Le multi-instrumentaliste liégeois troque ici la folk organique de son band Dan San pour explorer en solo les plaisirs de compositions plus étriquées. Des structures musicales dessinées par une superposition réfléchie de couches ici pop, ici électro, ici dreamy : une diversité déroutante qui ne porte pas préjudice à la cohérence du projet pour autant. Room est la métaphore même de cette pièce que vous chérissez tant, celle dont le côté bordélique vous apaise, mélangeant sans ordre prédéfini toutes ces babioles qui vous rendent heureux·ses. Faire de la musique pour le plaisir, sans trop se soucier des conjonctures froides d’une technicité barbante : voilà une philosophie créative qui se vaut. Sans transition, Thomas Médard passe ici d’une valse électrique vaporeuse à des explosions de basses plus funky, et c’est un pur régal.
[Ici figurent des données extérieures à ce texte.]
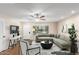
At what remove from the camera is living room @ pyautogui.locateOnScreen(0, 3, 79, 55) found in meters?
1.83

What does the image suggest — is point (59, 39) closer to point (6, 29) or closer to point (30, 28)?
point (30, 28)

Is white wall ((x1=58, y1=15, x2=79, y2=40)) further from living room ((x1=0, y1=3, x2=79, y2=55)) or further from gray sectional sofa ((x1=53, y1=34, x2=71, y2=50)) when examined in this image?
gray sectional sofa ((x1=53, y1=34, x2=71, y2=50))

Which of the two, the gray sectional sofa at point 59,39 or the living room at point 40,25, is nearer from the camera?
the living room at point 40,25

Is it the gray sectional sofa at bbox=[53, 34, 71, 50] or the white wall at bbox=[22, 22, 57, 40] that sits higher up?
the white wall at bbox=[22, 22, 57, 40]

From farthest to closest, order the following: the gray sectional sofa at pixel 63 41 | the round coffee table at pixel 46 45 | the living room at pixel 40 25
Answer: the round coffee table at pixel 46 45, the gray sectional sofa at pixel 63 41, the living room at pixel 40 25

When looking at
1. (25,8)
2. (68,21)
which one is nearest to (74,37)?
(68,21)

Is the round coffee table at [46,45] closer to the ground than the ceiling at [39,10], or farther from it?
closer to the ground

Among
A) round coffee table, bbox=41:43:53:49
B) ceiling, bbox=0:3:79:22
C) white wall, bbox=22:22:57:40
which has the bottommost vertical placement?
round coffee table, bbox=41:43:53:49

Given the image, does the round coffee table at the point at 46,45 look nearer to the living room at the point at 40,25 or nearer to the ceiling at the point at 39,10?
the living room at the point at 40,25

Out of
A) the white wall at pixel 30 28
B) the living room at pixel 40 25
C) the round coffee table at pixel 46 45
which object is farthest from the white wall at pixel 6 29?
the round coffee table at pixel 46 45

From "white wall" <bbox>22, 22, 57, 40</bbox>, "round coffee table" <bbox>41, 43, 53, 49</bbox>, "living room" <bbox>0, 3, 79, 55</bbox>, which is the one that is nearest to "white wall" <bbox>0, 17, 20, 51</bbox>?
"living room" <bbox>0, 3, 79, 55</bbox>

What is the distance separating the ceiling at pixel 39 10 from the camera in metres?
1.70

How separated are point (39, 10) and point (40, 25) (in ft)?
1.21

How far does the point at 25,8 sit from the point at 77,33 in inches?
41.1
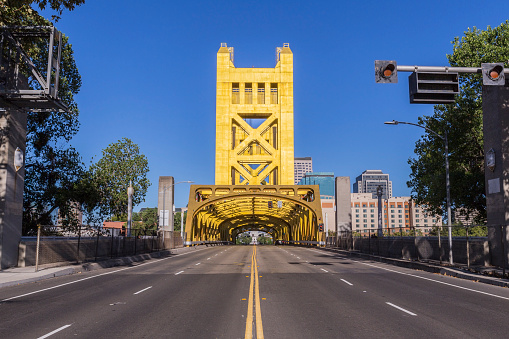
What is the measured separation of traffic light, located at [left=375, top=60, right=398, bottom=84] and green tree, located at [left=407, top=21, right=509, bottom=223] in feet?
93.4

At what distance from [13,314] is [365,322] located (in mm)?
7547

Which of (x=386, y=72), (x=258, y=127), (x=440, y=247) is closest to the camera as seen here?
(x=386, y=72)

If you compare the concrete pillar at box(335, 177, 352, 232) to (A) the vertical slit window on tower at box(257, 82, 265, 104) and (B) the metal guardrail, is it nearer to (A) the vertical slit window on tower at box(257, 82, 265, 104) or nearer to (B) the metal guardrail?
(B) the metal guardrail

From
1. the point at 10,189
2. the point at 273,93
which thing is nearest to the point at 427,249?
the point at 10,189

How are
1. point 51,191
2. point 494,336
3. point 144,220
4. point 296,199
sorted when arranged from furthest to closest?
point 144,220 < point 296,199 < point 51,191 < point 494,336

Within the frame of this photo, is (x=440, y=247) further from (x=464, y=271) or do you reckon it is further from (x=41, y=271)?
(x=41, y=271)

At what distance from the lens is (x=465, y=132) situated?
41.1 m

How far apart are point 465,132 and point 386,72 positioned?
1215 inches

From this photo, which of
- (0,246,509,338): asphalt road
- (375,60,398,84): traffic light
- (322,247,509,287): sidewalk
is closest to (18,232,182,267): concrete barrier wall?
(0,246,509,338): asphalt road

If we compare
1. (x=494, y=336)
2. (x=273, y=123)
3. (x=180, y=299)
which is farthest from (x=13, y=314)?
(x=273, y=123)

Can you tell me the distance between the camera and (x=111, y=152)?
60.9 metres

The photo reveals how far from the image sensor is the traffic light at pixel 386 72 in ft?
45.1

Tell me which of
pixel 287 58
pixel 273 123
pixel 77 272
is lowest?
pixel 77 272

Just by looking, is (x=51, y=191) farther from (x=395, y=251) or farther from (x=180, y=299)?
(x=180, y=299)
Cet esprit de liberté est très certainement à relier avec une toute nouvelle façon d’appréhender les temps qui le traversent, notamment au regard d’une récente opération pour une tumeur cérébrale ainsi que les joies indicibles de la paternité. Deux événements qui suffisent à repenser son rapport à soi et qui éveilleront l’urgence d’exprimer cette perception toute neuve, bordée par une confusion vibrante d’émotions diverses. À travers les onze morceaux qui composent l’opus, The Feather tente de nous décrire les couleurs de son existence et nous présente, par la même occasion, les 1000 visages qui composent son identité musicale florissante.

Closer ouvrait le bal en octobre dernier pour dévoiler les premiers indices quant à la suite des futures détours musicaux du chanteur. Une entrée en la matière réussie qui posait déjà les bases d’une verve redirigée et différente. Résolument plus pop, le morceau garde cette silhouette indie qui rattache le titre à la discographie passée du musicien, tout en s’en démarquant par des notes rêvées d’électronique enivrante sur les refrains. À l’image de Beautiful Lie ou Low Days, le titre se voit caractérisé par une dualité de quiétude et de fougue qui fait tout son effet.
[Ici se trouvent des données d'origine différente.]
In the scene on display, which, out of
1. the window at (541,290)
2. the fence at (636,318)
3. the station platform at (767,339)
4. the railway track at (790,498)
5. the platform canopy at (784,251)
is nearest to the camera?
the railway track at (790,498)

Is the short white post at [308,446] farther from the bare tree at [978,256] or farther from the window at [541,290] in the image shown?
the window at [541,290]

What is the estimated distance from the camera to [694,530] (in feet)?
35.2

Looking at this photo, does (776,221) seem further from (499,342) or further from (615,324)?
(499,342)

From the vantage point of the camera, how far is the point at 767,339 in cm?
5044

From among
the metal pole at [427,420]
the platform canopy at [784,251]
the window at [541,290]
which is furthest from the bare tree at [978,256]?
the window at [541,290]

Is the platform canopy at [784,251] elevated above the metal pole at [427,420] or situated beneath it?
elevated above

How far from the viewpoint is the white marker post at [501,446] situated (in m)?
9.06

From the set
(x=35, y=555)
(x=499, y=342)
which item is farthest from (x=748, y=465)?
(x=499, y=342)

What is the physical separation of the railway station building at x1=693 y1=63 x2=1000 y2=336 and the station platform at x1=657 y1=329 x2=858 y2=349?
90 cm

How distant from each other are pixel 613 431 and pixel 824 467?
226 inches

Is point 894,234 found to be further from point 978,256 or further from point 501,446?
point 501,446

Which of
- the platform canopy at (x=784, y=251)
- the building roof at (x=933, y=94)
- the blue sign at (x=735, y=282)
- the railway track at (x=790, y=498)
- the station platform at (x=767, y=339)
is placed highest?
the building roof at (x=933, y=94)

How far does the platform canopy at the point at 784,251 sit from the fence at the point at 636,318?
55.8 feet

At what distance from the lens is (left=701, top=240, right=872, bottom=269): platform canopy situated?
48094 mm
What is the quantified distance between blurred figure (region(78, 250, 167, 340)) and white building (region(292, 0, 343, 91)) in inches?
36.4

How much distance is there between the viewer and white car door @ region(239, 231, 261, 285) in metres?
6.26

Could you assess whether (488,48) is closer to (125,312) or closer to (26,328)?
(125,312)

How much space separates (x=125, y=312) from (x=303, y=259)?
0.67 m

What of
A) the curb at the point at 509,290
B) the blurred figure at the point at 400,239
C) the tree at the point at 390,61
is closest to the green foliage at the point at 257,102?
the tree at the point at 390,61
Sur SisterFirework et Stay Up, c’est le côté solaire et pétillant de The Feather qui s’exprime sur des compositions chaloupées et électrisantes. Les deux premiers s’appuient sur la finesse d’une basse galvanisante pour élever la température tandis que le dernier vient puiser dans la modernité de fracas bouncys type électro pour insuffler une fraîcheur particulière à l’opus. À elle seule, la triade suffit à assurer la partie lumineuse de Room et promet de jolis moments d’effervescence en live.

Le délicat Is It Enough To Try s’approprie les codes d’une folk familière à Médard qui use de riffs de guitare enrobants pour nous transporter sur une balade agréable et légère. Dans la même lignée, At Sea parvient à dépeindre l’allégresse et l’insouciance de l’océan en mouvement perpétuel, ici utilisé pour poétiser les thèmes langoureux de l’amour. Les flux ondulants présents dans la mélodie de Higher nous ramènent aussi à cette métaphore aquatique, immergeant instantanément notre attention dans une confortable composition éthérée, harmonieuse et céleste.

Finalement, Louder et Come First constituent le noyau dur de la galette. En voguant sur la fibre nébuleuse et semi-mélancolique de l’univers de l’artiste, les deux pépites offrent leur lot de sensibilité et le résultat est une vive réussite, reflet d’un travail de production léché. Le premier nous pousse même, par moments, à la comparaison flatteuse avec le groupe Son Lux. Deux douceurs qui invitent à la réflexion, à cette divagation mentale qui nous prend parfois sur certaines notes, certains arrangements, certaines montées instrumentales mélangeant soudainement vos doutes et vos envies. De la musique qui nourrit l’âme, généreusement.